А потом в бараке номер три этот затылок у наших ног, раздавленный, как перепачканный кусок теста, череп треснул, черты лица размыты, и мы, стоящие вокруг него: Сташек и я, Готек и Цыган. Снаружи уже царила суматоха: все утро русские, пришедшие на заре, искали с помощью способных передвигаться заключенных немцев, оставшихся в лагере, сгоняли их с поднятыми руками под насмешки людей, еще способных смеяться, к открытым грузовикам.
Мы стояли в тишине, глядя на человека, рухнувшего к нашим ногам. Он был, по-видимому, уже мертв, но все еще выглядел умоляющим, обе его кисти прижаты одна к другой, согнувшийся, точно в низком поклоне, голова опущена, и кровь из затылка все течет и течет по его волосам, густая, как мед.
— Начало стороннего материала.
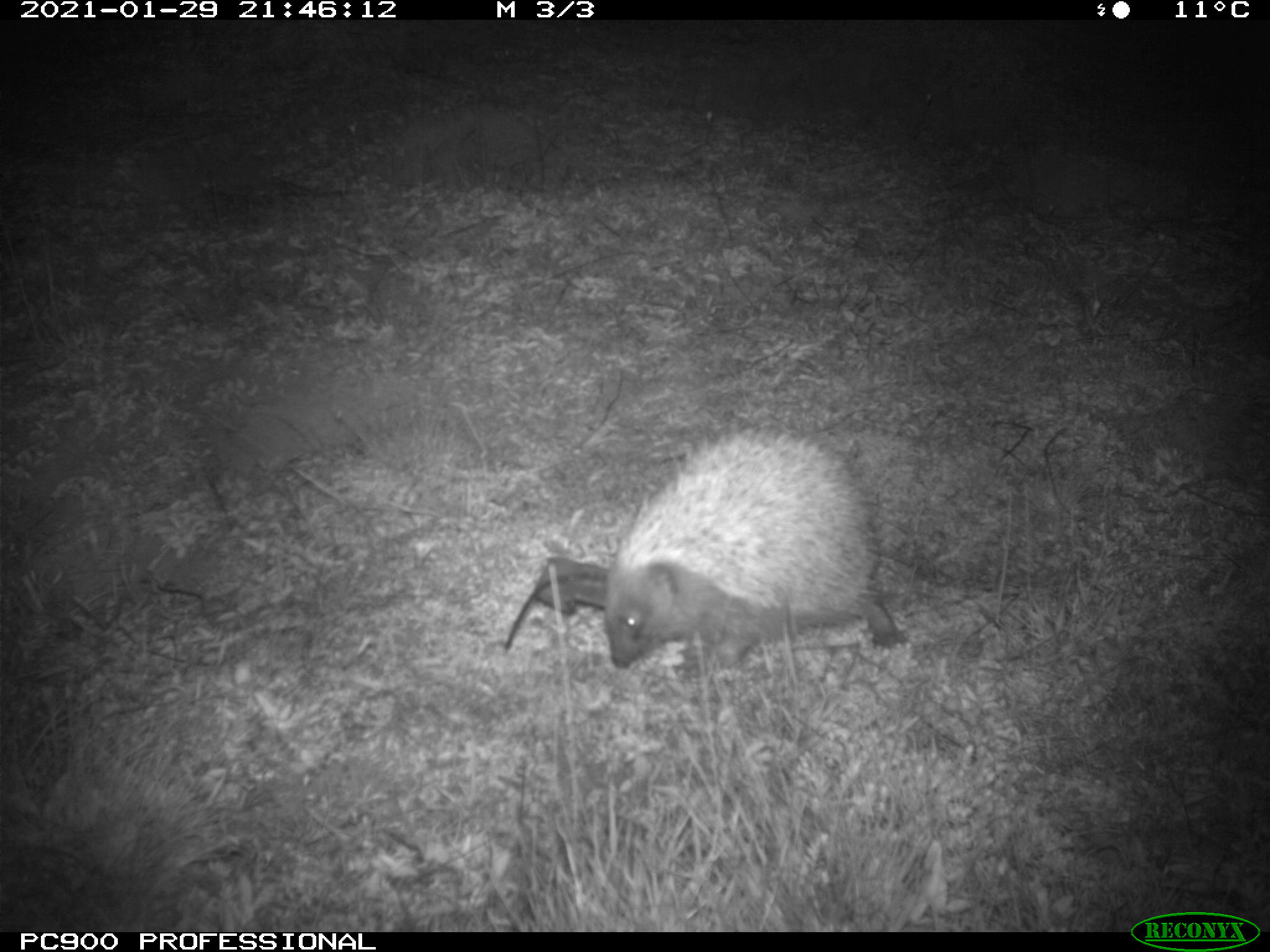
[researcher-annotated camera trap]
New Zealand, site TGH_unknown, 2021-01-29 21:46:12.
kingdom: Animalia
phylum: Chordata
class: Mammalia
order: Eulipotyphla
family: Erinaceidae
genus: Erinaceus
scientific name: Erinaceus europaeus europaeus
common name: european hedgehog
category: hedgehog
Hedgehog (european hedgehog) (Erinaceus europaeus europaeus).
Цыган вышел первым: плюнул на труп, пнул напоследок ногой и удалился.
Мы остались стоять над ним втроем. Узкая полоска света, просочившаяся через неплотно закрытую дверь, разрезала запятнанную спину. Готек наклонился и стащил с мервого ботинки и носки. Сташек стянул ремень. При этом труп наклонился набок и беззвучно свалился на земляной пол барака.
Пора смываться, — сказал Готек и вышел.
Я остался на месте, как будто не веря, разом освободившийся от жажды мести, которая терзала меня год и семь месяцев. Глаза мои прикованы к крови, пропитывающей куртку Фельдмана, взгляд скользит по пятну на лице и внезапно упирается в ухо, не изувеченное, нежное, как ухо женщины.
— Я убил человека, — сказал я, а мои ноги будто пригвождены к полу.
Сташек подошел и загородил от меня труп. Наклонился ко мне, выше меня на голову, прижал обе кисти, как огромные клещи, к моим ушам и встряхнул меня.
— Шлоймеле, — ласково произнес он, — еще немного, и мы начнем жить по-новому. Насколько меньше будет подлости, мир, который там, снаружи, станет намного лучше.
— Меня сейчас вырвет, — я смотрел на выглядывавшие босые ступни ног Фельдмана.
— Мы видели десятки тысяч людей, погибших просто так, непонятно за что, и в конце — одного, заслужившего смерть — кончено. Он должен был заплатить за Хаимке, верно?